Look, I know politics is tough, and I don't spend a lot of time worrying about what they do to me. But I do worry, and I am angry, about what they do to the American people. That's what this race is about. It's not about me. I can take it -- I don't care. I've been in worse things. I was on those boats -- I got shot at. I can handle it."
Jann Wenner interviews John Kerry for Rolling Stone Magazine, RS 961, Nov. 11th.
Kerry is certainly getting targeted by the Karl Rove Patrol of Republican politicos and PR flacks. This is not to imply that he's being very positive in his campaign, though. John Kerry is a master of the home stretch; he has repeatedly seized electoral victories when everyone else counted him out.

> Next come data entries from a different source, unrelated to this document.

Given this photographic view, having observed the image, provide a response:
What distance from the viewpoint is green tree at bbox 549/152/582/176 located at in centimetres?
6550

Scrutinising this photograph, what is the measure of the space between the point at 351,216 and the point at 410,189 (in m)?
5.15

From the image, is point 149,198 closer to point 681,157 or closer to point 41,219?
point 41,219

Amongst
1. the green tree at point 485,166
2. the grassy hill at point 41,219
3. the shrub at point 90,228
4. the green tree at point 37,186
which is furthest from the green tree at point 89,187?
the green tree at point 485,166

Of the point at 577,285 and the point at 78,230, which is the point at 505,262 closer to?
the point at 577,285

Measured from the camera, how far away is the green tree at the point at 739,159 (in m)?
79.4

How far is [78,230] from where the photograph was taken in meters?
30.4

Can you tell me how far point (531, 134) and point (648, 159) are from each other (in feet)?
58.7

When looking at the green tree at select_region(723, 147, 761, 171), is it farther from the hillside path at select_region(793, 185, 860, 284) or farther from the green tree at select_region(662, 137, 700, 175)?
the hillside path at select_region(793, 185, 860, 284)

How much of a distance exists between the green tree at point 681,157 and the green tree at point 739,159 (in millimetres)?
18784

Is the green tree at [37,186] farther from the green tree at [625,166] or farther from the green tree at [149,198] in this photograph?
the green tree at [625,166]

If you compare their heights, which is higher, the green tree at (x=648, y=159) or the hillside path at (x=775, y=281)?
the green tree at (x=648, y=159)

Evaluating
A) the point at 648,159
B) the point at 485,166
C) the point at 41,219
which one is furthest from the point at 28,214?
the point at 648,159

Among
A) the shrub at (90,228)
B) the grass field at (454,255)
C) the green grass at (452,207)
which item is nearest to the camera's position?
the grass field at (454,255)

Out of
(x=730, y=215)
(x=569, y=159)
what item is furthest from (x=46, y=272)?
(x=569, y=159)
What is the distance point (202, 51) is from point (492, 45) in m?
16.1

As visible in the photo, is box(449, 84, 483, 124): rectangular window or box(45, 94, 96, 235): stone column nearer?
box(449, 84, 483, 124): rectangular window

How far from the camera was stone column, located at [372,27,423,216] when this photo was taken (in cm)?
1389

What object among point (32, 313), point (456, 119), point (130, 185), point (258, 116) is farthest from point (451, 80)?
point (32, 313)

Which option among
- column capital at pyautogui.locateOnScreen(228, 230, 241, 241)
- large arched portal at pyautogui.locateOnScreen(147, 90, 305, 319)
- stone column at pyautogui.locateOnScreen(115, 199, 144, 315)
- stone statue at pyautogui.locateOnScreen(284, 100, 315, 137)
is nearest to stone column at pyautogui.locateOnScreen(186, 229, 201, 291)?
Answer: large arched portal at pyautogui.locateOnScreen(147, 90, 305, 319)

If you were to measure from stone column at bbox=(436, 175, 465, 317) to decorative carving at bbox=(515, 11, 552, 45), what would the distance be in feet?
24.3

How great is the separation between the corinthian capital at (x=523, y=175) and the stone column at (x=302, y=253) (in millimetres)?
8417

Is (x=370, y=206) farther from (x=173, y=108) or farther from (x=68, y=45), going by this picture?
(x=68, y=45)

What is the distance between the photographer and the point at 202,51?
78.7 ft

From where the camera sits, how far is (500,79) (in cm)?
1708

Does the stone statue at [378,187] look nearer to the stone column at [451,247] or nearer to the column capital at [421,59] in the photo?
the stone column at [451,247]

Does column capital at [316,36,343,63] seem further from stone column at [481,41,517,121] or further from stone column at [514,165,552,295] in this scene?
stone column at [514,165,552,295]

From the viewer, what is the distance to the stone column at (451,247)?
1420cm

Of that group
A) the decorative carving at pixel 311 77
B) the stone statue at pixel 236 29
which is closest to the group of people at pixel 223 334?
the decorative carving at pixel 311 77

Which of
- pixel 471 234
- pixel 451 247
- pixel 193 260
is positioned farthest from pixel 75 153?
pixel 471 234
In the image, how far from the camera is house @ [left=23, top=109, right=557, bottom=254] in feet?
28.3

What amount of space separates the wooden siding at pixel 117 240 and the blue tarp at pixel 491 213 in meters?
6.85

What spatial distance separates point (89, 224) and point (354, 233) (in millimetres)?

I'm getting so tired of following this elaborate election campaign. Contrary to the month-long Canadian electoral cycle, Bush and Kerry have been trying to bash each other's heads in since March of 2004. I have been reading everything I can get my hands on since the first Democratic primaries, in Dean's glory days. For awhile, it even looked like Wesley Clark might be the former soldier facing Bush in the debates. Instead, Kerry's connections and "safe-harbour" image won the day. If I must concede one thing, it is that John Kerry is not the solution to every American problem. He won't heal the disabled and make them walk. He probably won't win the war on terror (Bush admitted in an interview that it might be impossible to win, anyhow). He's no Jebus.
What John Kerry will do is give the U.S. an image boost. Bush is the most hated American president in history, capable of summoning millions of protesters in streets around the world, just to burn him in effigy and spit on his photo. Anti-American feelings have reached an untold level and even traditional allies like Canada are against Bush.
The point is, if you want to beat the terrorists, you need your friends and allies to respect your leader. I'm not talking "global test" here; I just believe that George W. Bush is a failure of a man who has offended a large segment of the world with his pre-emptive strikes and his bizarre foreign policy gaffes. He also put the U.S. into debt so far that future generations will still be paying for his economic mistakes.
One silver lining for Bush is that Iran announced today that they have endorsed him for President. Iran? Weren't they that country in the "Axis of Evil"? I need a fucking Tylenol.
Vote Kerry if you believe in America. Vote Bush if you believe in four more years of economic decline and perpetual war.